What is GDPR?
On 25th of May 2018, the General Data Protection Regulation (GDPR) enters into force. It introduces a number of new requirements for all organizations that store, process and transmit personal data throughout the European Union. Due to the quantity and quality of the collected information, e-commerce is one of the major market segments affected by the new. This new reality raises a number of questions and concerns.
GDPR requires e-commerce operations to be prepared for the new regulations starting from May 25, 2018. One of the main challenges for compliance is the lack of a transitional period for adjustment to changes after the designated date, which means the window for taking measures to comply is small. What should e-commerce businesses do to follow good practices when it comes to protecting customer data? Here are some selected examples.
Separate checkbox, please
In order to demonstrate compliance with GDPR regulations, e-commerce shops should review their current practices regarding obtaining consent for the processing and storage of personal data. New requirements give more control to customers of online stores.
GDPR is very clear about what this process must include. It requires the e-shopping process to use checkboxes with a set of separate consents for different aspects of data usage:
- order processing
- marketing purposes
- statistics or transfer to other companies
The consent must be clearly formulated in a statement or confirmation. Each consent statement has to be easily accessible and visible to the customer because hiding consent in the regulations, without the client’s knowledge, is forbidden.
GDPR and the right to remain anonymous
Every e-commerce business should strive to protect the privacy of their clients. This is directly connected with informing them about changing rules by new entries in the regulations of online stores. GDPR is aimed at increasing consumer awareness of the rights and methods of using their personal data. A customer’s right to remain anonymous is one of them.
This means that each e-commerce client can require from the data controller access to personal data and additionally may demand the cessation of data processing. The new e-commerce regulations must also include information about the possibility for the consumer to bring a complaint to the supervisory authority.
Are you profiling me?
Profiling e-commerce clients is one of the key factors in the area of creating an offer responding to a client’s needs, targeting the ads more effectively and predicting future shopping activities. In terms of personal data processing, profiling uses the possibility of grouping e-commerce clients in demographic and behavioral terms. And GDPR also has a response to that.
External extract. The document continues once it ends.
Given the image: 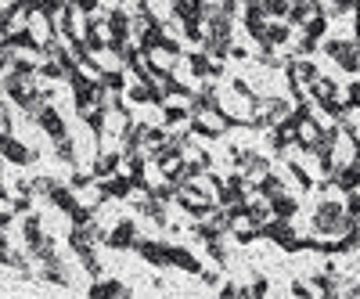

From the 25th of May, 2018, each customer must know he is being profiled and online store’s responsibility is to obtain clear confirmation of this knowledge in the form of the client’s consent.
Data breach? Report it
Personal data is a valuable resource and the risk of data leakage increases every day. All e-commerce operations should pay special attention to confidential information about their own business and clients. Potential data breaches are one of the crisis situations which is also regulated by GDPR.
According to the new law, any incident related to a data leak or breach of its storage security must be reported to the applicable supervisory body within 72 hours from the moment of noticing the incident. Furthermore, in certain cases GDPR requires businesses to notify all persons affected by the data breach.
GDPR and the future of e-commerce
General Data Protection Regulation definitely change the e-commerce world. But what seems to be a revolution today, in the near future it will become a sign of evolution in the field of our personal data protection.
Unification of European Union law equips each e-commerce environment with a set of ready instructions that will definitely support the reinforcement of company transparency. It also gives the number of opportunities to define critical areas, streamline internal processes and improve the client’s experience. This means that this important new acronym additionally stands for Good Digital Practice Rules!